Records from a dataset
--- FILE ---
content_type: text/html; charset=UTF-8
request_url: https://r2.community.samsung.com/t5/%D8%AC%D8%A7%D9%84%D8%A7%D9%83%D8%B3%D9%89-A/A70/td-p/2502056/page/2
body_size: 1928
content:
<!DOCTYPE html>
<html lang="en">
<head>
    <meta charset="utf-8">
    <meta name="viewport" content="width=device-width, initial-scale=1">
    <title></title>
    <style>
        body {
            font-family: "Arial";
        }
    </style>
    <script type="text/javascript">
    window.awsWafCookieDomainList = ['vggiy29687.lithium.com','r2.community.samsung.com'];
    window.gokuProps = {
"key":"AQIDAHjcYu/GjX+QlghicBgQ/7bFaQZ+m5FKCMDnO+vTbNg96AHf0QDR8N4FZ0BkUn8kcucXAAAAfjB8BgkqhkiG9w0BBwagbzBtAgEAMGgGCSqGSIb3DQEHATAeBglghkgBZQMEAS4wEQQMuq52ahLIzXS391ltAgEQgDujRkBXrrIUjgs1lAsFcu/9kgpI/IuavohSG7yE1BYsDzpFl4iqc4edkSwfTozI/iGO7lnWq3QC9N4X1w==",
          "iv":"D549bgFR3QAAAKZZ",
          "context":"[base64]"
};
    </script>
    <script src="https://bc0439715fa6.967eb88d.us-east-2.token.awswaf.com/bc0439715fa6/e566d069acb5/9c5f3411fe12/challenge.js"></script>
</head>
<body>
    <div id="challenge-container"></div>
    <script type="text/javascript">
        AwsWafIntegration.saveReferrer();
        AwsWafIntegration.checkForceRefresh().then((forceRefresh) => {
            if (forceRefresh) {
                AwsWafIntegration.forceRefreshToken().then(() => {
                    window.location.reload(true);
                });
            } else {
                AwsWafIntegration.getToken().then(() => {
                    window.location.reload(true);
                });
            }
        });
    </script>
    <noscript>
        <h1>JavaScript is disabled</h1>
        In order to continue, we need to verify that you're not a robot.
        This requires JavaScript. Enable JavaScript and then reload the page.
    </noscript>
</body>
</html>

Exercise instructions:
Every entry must be given again exactly as it reads.

Exercise output:
--- FILE ---
content_type: text/html; charset=UTF-8
request_url: https://r2.community.samsung.com/t5/%D8%AC%D8%A7%D9%84%D8%A7%D9%83%D8%B3%D9%89-A/A70/td-p/2502056/page/2
body_size: 1928
content:
<!DOCTYPE html>
<html lang="en">
<head>
    <meta charset="utf-8">
    <meta name="viewport" content="width=device-width, initial-scale=1">
    <title></title>
    <style>
        body {
            font-family: "Arial";
        }
    </style>
    <script type="text/javascript">
    window.awsWafCookieDomainList = ['vggiy29687.lithium.com','r2.community.samsung.com'];
    window.gokuProps = {
"key":"AQIDAHjcYu/GjX+QlghicBgQ/7bFaQZ+m5FKCMDnO+vTbNg96AHf0QDR8N4FZ0BkUn8kcucXAAAAfjB8BgkqhkiG9w0BBwagbzBtAgEAMGgGCSqGSIb3DQEHATAeBglghkgBZQMEAS4wEQQMuq52ahLIzXS391ltAgEQgDujRkBXrrIUjgs1lAsFcu/9kgpI/IuavohSG7yE1BYsDzpFl4iqc4edkSwfTozI/iGO7lnWq3QC9N4X1w==",
          "iv":"D549bgFR3QAAAKZZ",
          "context":"[base64]"
};
    </script>
    <script src="https://bc0439715fa6.967eb88d.us-east-2.token.awswaf.com/bc0439715fa6/e566d069acb5/9c5f3411fe12/challenge.js"></script>
</head>
<body>
    <div id="challenge-container"></div>
    <script type="text/javascript">
        AwsWafIntegration.saveReferrer();
        AwsWafIntegration.checkForceRefresh().then((forceRefresh) => {
            if (forceRefresh) {
                AwsWafIntegration.forceRefreshToken().then(() => {
                    window.location.reload(true);
                });
            } else {
                AwsWafIntegration.getToken().then(() => {
                    window.location.reload(true);
                });
            }
        });
    </script>
    <noscript>
        <h1>JavaScript is disabled</h1>
        In order to continue, we need to verify that you're not a robot.
        This requires JavaScript. Enable JavaScript and then reload the page.
    </noscript>
</body>
</html>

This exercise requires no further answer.